Authenticated Remote Updates

Suppose my friend Fred has a Web site that has grown too big for him to handle by himself. So he gets his buddy Barney to create some of the HTML and draw up a few of the images. How can Barney edit the files on Fred's hard drive, especially if Barney is on the wrong side of some corporate firewall? Well, Fred could create a CGI script to upload the files into the right place. However, then the script runs as the Web user and not as Fred. This would require Fred to mess with wide-open permissions (or setuid wrappers) and either https authentications or (worse) repeatedly sending the update password over the wire during Basic Authentication handshaking.

Suppose my friend Fred has a Web site that has grown too big for him to handle by himself. So he gets his buddy Barney to create some of the HTML and draw up a few of the images. How can Barney edit the files on Fred’s hard drive, especially if Barney is on the wrong side of some corporate firewall? Well, Fred could create a CGI script to upload the files into the right place. However, then the script runs as the Web user and not as Fred. This would require Fred to mess with wide-open permissions (or setuid wrappers) and either https authentications or (worse) repeatedly sending the update password over the wire during Basic Authentication handshaking.

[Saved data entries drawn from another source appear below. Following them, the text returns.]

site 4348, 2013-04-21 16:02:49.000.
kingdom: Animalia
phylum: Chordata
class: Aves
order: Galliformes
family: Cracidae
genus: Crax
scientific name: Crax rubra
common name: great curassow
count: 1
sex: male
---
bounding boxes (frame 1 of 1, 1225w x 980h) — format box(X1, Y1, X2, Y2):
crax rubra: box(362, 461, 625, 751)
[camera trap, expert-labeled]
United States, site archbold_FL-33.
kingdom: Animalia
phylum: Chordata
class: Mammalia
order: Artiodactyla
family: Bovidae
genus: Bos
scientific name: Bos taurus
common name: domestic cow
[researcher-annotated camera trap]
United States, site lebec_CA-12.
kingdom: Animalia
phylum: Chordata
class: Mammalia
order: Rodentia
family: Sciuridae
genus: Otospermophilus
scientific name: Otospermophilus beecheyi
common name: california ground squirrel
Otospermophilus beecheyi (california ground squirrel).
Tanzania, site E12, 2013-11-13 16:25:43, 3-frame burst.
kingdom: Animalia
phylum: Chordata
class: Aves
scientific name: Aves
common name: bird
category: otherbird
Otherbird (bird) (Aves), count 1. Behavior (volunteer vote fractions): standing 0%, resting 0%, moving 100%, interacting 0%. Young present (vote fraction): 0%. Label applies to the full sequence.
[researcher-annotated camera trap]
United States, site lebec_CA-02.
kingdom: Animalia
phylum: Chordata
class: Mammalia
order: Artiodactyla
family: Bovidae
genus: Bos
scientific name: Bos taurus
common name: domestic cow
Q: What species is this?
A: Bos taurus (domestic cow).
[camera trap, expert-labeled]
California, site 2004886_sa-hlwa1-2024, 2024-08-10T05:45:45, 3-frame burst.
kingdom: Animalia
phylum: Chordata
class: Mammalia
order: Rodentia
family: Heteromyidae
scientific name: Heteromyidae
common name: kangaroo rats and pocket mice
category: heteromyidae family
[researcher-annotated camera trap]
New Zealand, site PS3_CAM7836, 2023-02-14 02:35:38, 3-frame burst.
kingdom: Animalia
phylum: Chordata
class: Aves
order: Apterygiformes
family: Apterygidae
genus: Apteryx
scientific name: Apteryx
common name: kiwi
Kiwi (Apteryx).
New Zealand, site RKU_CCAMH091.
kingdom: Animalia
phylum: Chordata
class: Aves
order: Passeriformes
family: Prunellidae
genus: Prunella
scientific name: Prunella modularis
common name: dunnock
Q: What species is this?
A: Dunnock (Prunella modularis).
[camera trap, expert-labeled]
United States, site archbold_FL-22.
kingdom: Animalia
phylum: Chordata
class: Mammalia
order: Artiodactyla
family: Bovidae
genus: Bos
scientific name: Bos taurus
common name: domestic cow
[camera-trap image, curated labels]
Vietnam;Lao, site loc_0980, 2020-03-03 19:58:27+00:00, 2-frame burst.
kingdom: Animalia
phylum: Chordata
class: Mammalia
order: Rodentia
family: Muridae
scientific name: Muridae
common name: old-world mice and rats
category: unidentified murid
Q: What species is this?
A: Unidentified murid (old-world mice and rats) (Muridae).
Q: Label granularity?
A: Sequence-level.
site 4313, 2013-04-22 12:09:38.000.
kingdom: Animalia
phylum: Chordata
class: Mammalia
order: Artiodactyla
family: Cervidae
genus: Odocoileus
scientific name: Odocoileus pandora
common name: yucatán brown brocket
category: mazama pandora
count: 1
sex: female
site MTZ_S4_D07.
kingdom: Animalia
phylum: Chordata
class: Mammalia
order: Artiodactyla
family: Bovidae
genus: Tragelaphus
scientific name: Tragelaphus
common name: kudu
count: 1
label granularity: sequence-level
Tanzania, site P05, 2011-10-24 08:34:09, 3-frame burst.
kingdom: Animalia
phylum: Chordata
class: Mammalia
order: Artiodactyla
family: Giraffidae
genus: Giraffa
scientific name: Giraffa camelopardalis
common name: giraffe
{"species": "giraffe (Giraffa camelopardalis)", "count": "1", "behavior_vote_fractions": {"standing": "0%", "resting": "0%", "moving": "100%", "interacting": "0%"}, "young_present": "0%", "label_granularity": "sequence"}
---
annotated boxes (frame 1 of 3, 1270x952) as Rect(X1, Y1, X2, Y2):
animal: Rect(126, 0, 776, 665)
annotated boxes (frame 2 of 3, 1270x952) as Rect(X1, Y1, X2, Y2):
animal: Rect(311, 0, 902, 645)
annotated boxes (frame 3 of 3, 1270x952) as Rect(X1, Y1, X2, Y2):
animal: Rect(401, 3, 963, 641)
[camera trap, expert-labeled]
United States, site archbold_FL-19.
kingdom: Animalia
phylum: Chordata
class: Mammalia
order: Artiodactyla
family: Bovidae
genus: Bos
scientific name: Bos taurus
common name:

So Fred takes a different route. He’s running procmail, so he can set up an action based on a specific mail header to cause the content of the message to be dropped into the right place. But what if the content is an image? And what if someone else finds out about that header and fakes a message from Barney?

Well, sticking with the mail route, all we really need is a way to verify that Barney is really the sender and that an arbitrary binary file can get through. It would also be nice if it were encrypted so that no one in the middle can see the secret stuff.

It’s nice that the RSA public-key encryption patent recently expired, because I can now recommend (without fear of criminal prosecution) tools like the GNU Privacy Guard (http://www.gnupg.org) as a critical component of the solution to this problem. And nicely enough, there’s a Perl wrapper in the CPAN for GPG. If you’re not familiar with GPG, I suggest visiting the Web site before reading further.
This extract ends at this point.